- First-look poster
- Directed by: Anup Bhandari
- Written by: Anup Bhandari
- Produced by: K. Niranjan Reddy Chaitanya Reddy
- Starring: Sudeepa
- Production company: Primeshow Entertainment
- Country: India
- Language: Kannada

= Billa Ranga Baasha =

Upcoming Kannada film by Anup Bhandari

Billa Ranga Baasha (abbreviated as BRB) is an upcoming Indian Kannada-language science fiction action film written and directed by Anup Bhandari, starring Sudeepa. The film is produced by K. Niranjan Reddy and Chaitanya Reddy under Primeshow Entertainment. The film is set in a post-apocalyptic world in 2209 AD.

== Cast ==
- Sudeepa

== Production ==
=== Development ===
The film was announced in December 2018 as a collaboration between actor Sudeep and director Anup Bhandari. The project was subsequently delayed during development. Bhandari later directed Vikrant Rona (2022), which starred Sudeep.

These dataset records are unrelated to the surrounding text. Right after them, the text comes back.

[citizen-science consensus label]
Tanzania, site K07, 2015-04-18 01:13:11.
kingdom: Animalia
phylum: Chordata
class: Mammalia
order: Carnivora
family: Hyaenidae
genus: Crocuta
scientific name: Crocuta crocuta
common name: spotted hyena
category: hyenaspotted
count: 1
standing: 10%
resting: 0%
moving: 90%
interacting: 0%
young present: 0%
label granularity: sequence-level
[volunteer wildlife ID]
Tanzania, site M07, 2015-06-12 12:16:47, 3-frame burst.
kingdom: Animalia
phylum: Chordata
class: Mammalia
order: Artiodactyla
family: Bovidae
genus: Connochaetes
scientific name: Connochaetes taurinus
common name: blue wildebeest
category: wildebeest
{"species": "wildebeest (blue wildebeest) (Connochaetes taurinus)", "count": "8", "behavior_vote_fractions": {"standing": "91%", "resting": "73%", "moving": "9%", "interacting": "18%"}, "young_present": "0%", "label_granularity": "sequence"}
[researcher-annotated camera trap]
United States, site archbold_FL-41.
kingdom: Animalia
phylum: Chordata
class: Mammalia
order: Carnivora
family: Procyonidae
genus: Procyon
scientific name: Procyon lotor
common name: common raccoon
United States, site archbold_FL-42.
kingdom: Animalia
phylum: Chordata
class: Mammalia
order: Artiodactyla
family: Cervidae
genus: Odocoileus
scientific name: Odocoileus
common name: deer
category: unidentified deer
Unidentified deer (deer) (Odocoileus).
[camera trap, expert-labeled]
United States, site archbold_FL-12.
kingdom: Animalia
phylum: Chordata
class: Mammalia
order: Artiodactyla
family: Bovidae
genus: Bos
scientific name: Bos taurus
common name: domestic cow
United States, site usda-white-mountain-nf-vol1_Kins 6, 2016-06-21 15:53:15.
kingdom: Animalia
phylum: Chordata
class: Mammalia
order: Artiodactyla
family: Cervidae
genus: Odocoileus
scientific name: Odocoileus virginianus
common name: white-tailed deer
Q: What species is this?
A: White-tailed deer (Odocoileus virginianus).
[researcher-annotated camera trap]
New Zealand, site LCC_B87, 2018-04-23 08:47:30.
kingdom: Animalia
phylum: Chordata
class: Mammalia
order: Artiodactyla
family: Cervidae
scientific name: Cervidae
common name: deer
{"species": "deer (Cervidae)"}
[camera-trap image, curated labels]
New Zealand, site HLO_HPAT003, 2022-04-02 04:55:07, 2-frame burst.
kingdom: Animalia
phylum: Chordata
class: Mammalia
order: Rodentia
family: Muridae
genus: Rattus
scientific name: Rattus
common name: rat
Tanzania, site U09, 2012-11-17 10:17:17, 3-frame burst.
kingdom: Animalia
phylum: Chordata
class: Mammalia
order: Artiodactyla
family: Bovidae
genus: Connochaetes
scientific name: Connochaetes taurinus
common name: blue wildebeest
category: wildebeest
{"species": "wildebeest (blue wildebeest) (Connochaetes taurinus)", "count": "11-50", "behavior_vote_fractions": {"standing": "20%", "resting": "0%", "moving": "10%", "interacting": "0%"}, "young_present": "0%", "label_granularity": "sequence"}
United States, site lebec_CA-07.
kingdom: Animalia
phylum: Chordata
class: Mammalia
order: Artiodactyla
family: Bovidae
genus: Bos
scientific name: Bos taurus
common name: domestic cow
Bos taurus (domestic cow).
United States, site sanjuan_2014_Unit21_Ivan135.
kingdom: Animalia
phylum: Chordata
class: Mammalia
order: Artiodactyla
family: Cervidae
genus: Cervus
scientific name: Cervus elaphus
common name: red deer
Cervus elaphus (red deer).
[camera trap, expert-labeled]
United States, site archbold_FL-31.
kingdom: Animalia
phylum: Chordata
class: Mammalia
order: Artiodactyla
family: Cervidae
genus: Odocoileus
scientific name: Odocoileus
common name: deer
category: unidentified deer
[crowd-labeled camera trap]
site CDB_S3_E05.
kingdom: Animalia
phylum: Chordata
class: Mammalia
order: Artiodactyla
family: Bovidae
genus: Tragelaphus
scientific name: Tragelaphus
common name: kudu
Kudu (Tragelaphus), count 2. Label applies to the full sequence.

In September 2024, the project was announced with concept material, with Primeshow Entertainment attached as the production company. K. Niranjan Reddy and Chaitanya Reddy were announced as producers.

=== Filming ===
Principal photography began in April 2025. The initial schedule lasted 20 days before production was paused.

In June 2026, Sudeep announced that production would resume later that month. Filming resumed on 26 June 2026.